Python and STL efficiency

R

Ray

That's to say,
python is still much faster?

Not really, see my test, in my other post in the same thread. I'm using
VC++ Express 2005. If we're comparing with Python 2.5 I think it's just
fair that for C++ we're using the latest as well.
I am a c++ newbie but I think c++ should be faster here.

Same here, although that said Python's implementation of those data
structure must already be as optimal as mortals can do it.

<snip>
 
M

Mc Osten

Ray said:
I'm using VC++ Express, I didn't care to tweak the optimizations, I
merely chose the "Release" configuration for the executable. It's
blazing fast, taking only 30+ ms each run.

Of course it is faster. We are looping 1000000 times, you just 10000.
 
M

Mc Osten

Ray said:
Not really, see my test, in my other post in the same thread. I'm using
VC++ Express 2005. If we're comparing with Python 2.5 I think it's just
fair that for C++ we're using the latest as well.

In your test, you are looping 10000 times, we looped 1000000.
In Python tests with 10000 elements, it was about 10 ms.

Moreover, we tried various Python and C++ configurations. Most of the
tests are done with Python 2.4, not 2.5.
And I used gcc4, that is to say the latest on my platform.
Same here, although that said Python's implementation of those data
structure must already be as optimal as mortals can do it.

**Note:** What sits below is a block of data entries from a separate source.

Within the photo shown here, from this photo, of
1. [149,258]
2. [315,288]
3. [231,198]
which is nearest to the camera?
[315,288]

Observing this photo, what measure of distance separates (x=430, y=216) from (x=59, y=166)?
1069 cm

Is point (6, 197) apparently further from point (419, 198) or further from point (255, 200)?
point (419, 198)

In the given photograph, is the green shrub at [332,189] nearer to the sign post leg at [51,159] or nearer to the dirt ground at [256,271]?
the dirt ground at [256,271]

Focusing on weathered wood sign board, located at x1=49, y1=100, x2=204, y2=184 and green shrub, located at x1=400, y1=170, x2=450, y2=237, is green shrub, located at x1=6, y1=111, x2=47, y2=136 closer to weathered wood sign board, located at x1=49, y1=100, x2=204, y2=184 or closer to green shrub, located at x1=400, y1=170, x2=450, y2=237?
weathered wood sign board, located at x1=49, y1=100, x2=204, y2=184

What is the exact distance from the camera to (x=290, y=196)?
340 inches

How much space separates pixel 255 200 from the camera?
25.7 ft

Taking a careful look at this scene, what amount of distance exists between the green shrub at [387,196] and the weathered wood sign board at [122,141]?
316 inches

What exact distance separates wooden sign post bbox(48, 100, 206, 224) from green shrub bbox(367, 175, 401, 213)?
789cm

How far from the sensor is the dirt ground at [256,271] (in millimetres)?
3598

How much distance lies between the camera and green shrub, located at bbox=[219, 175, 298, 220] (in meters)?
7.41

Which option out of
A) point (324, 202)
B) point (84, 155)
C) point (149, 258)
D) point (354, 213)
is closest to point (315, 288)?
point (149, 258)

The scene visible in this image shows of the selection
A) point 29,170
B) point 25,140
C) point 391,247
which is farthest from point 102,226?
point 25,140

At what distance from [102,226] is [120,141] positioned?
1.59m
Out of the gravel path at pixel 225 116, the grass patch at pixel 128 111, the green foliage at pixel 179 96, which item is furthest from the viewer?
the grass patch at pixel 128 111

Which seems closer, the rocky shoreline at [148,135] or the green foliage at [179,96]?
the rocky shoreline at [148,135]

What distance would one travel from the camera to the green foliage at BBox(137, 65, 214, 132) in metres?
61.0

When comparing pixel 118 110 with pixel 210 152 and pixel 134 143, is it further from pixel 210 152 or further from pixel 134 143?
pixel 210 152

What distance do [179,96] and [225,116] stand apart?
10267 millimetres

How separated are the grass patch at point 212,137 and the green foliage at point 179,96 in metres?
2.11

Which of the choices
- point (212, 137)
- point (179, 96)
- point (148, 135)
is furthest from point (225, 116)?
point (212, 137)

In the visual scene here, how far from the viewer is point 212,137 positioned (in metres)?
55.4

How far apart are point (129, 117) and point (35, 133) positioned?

I think this is the rationale behind it.
 
M

Mc Osten

That's to say,
python is still much faster?

Yes it is. But of course you can't sat that "Python is faster than C++".
We found that the code to do this, written in the most natural way, is a
lot faster in Python. However, if you optimze the code, C++ gets almost
as fast.

In other benchmarks C++ outperforms Python and is 10 or 100 times
faster.

Maybe someone can post this to the c++ maillist and they will tell how
to accelerate it.

There are enough C++ experts here to do it. The point is another.
 
R

Ray

Mc said:
Of course it is faster. We are looping 1000000 times, you just 10000.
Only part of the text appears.